The second myth is that happiness means feeling good or pleasure. It’s that feeling you have when you bite into a delicious piece of cake or splurge on that gorgeous dress that you found. But how long do those feelings of happiness last? This is the difference between hedonism and eudaimonia. Hedonism is the pursuit of things that make you feel good. It’s always something else, always something more because it never stays. In contrast, eudaimonia is the feeling of contentment, of building something lasting. But anything that is permanent is not going to be built easily or quickly. Think of the most meaningful relationship in your life, whether that is a spouse, child, parent, or friend. At some point in the relationship, there was some unpleasant emotion, like anger or sadness. Therefore, if we define happiness as building rich and meaningful lives, our mindset would be different in that we can understand and expect that it will come along with some of those more difficult emotions.

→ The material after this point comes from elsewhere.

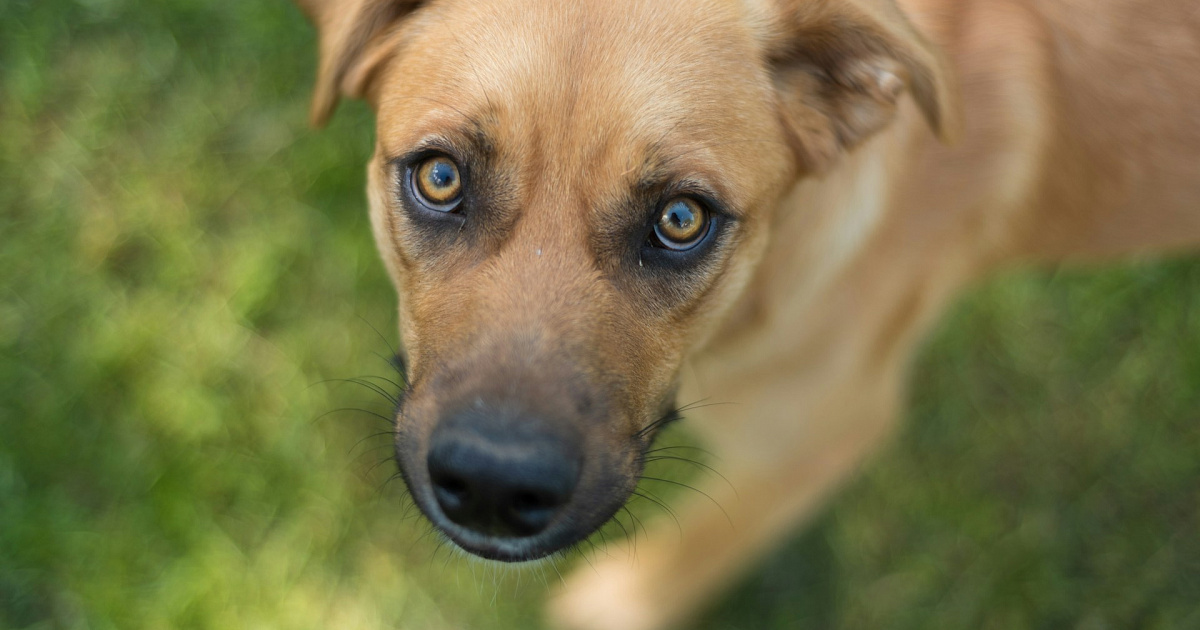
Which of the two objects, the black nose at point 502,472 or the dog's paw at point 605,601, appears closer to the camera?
the black nose at point 502,472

The last happiness myth is that there is something wrong with being unhappy. This myth has led to a lot of people trying to look for solutions to their unhappiness unnecessarily. Of course, this is referring to everyday unhappiness, not depression. But regular unhappiness is a normal part of life, even expected when building a meaningful life. Life is not going to always be “happy”, rather we hope that it will be meaningful and purposeful. At times, unhappiness and even suffering may be part of that but it is purposeful unhappiness. Therein lies the difference between fleeting happiness and true contentment.